Titled “Sharks vs. Jets vs. Video,” the subhead states that the non-period-specific production boats “new choreography, a ravishing orchestra and smothering visual effects.”

The “s” word refers to huge video screens that complement and/or challenge the live-action, human-scaled activity.

“I fail to detect a natural rhyme or reason for the way video is used here,” Brantley states. “There are a lot of split screens and a lot of frankly clichéd, commercial-style images of characters running and brooding. I don’t think van Hove is commenting on our fragmented 21st-century attention spans, [but] the fact that our focus is repeatedly splintered obviates much chance for emotional concentration and, consequently, the possibilities for being truly moved.”

Another complaint is that it’s hard to tell the previously pale-faced Jets from the Puerto Rican Sharks. Now, says Brantley, “both gangs appear to be multiracial melting pots. Could this be van Hove’s point, that prejudice exists only in the mind’s eye? Maybe, but once these boys and girls start to rumble, you’ll wish they were wearing team uniforms.”

Oh, and “I Feel Pretty” has been deep-sixed.
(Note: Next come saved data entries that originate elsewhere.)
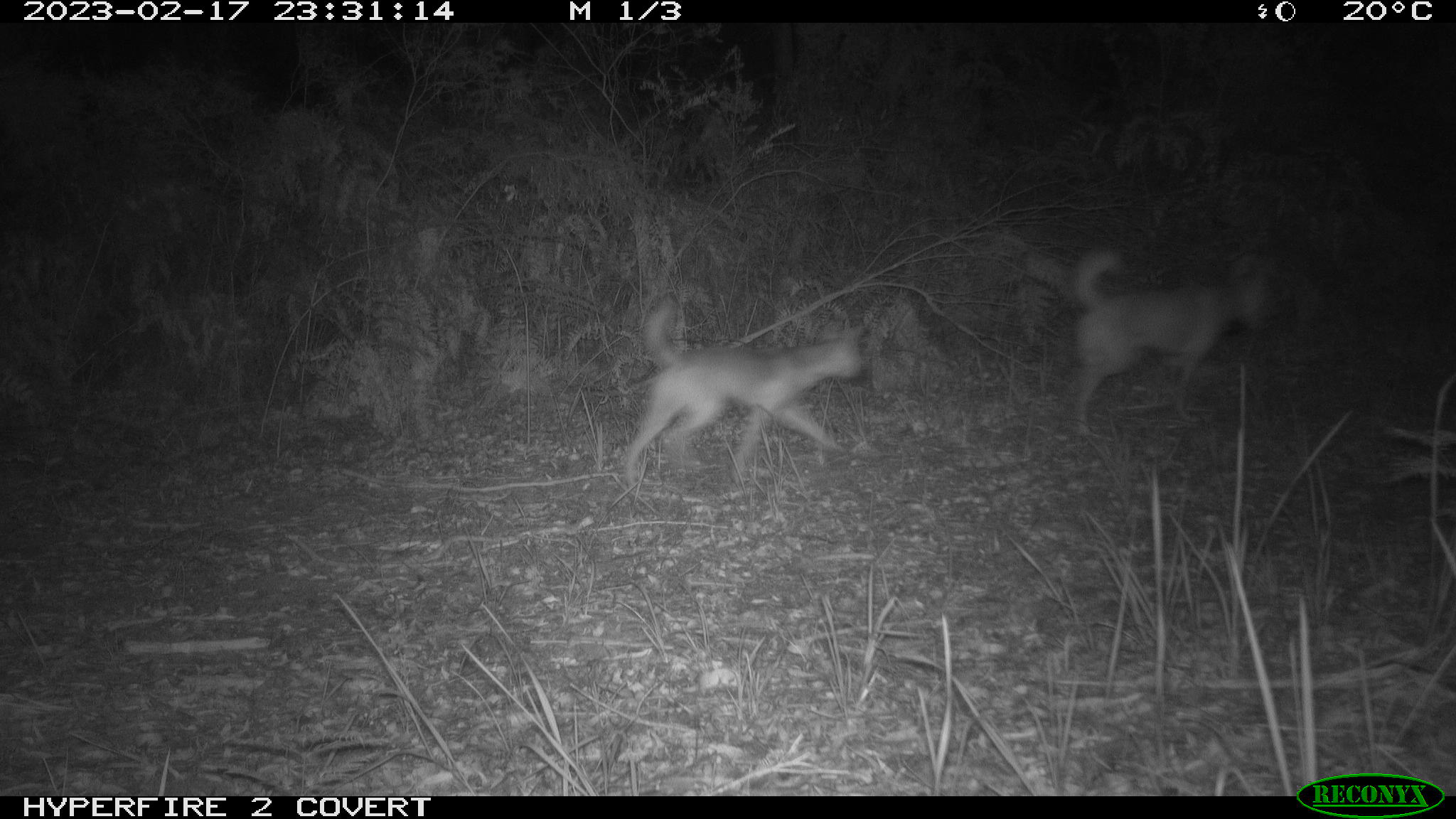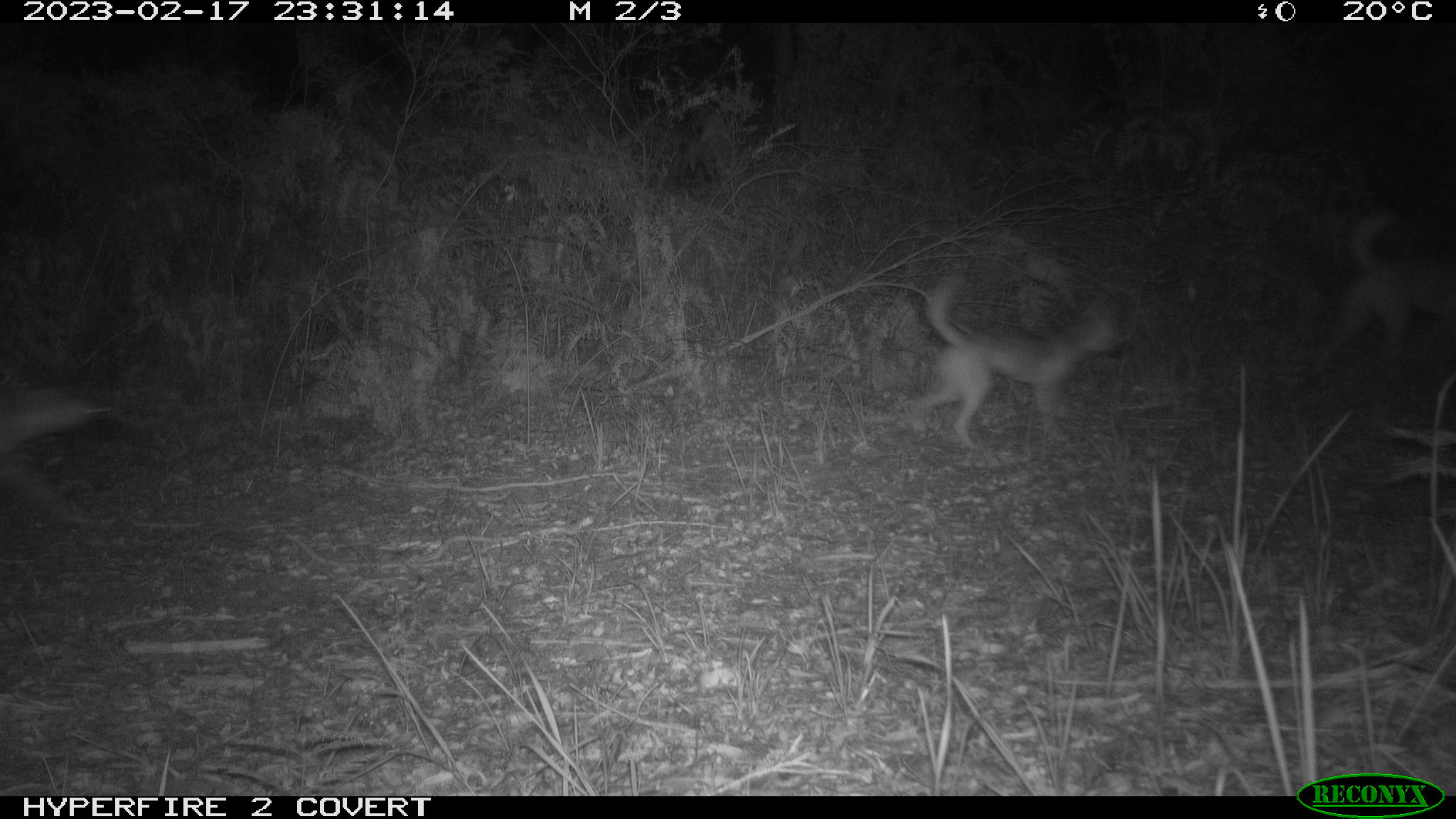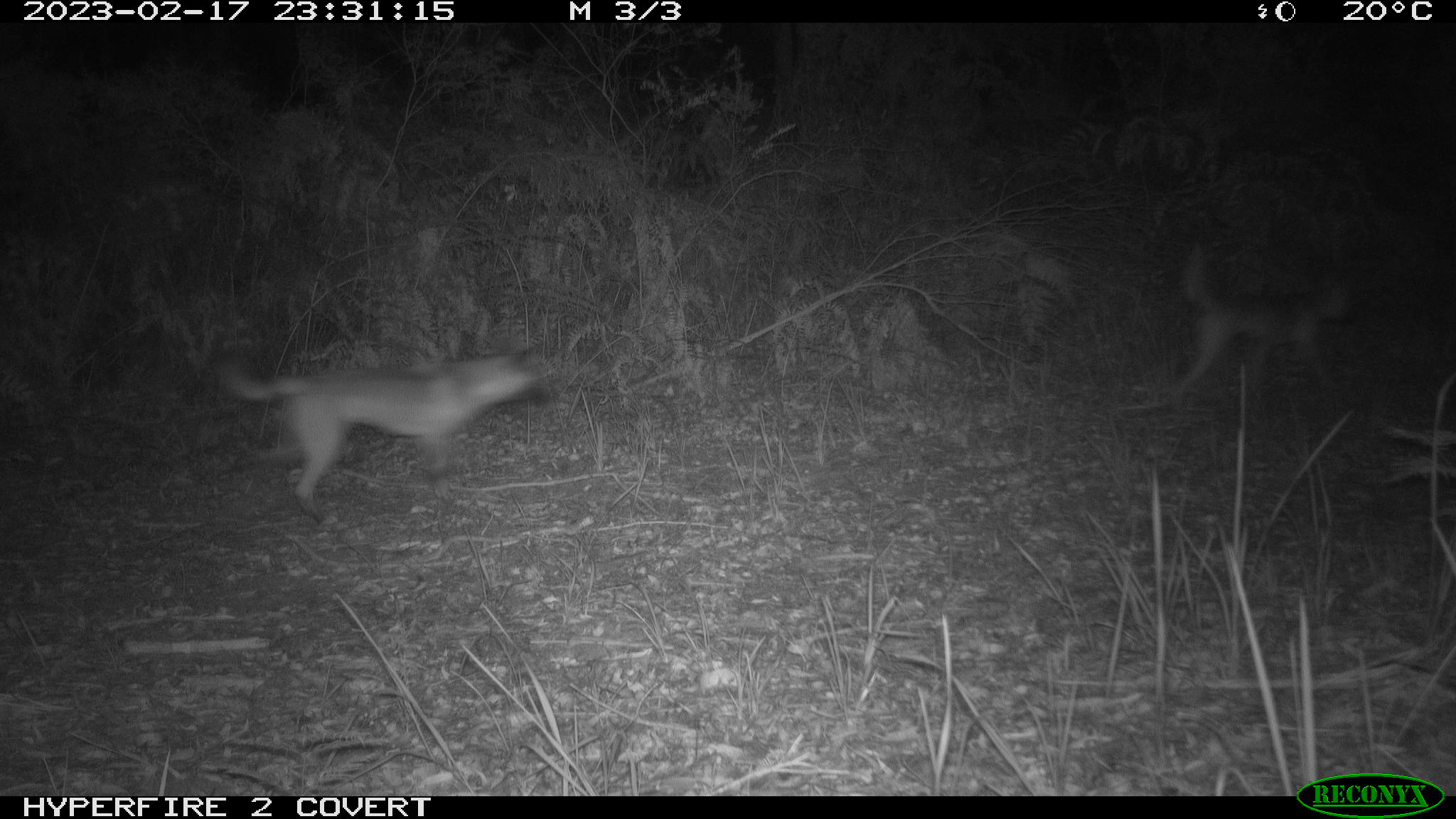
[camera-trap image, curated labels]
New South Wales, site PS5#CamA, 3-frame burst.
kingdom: Animalia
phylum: Chordata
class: Mammalia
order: Carnivora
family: Canidae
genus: Canis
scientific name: Canis familiaris dingo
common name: dingo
Maybe Brantley has a point or two; maybe his opinions are outliers. But at the very least this new show appears to be reflective of the here-and-now — rougher, punchier, franker, more jagged-edged. A reinterpretation with fresh blood in its veins.
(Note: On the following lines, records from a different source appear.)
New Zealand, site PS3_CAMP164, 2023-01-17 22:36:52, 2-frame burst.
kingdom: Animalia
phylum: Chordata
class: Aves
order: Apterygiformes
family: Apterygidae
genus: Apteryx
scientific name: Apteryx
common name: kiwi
And it leads me to wonder how Steven Spielberg’s period-specific film (mid ’50s) will impress today’s audiences. I somehow doubt that Spielberg’s version will be anywhere near as nervy and provocative as Van Hove’s show.

I’m sorry but I keep sensing that Spielberg’s film will somehow underwhelm, especially if it features dp Janusz Kamiński‘s default desaturated color scheme with milky shafts of intense light piercing through, etc.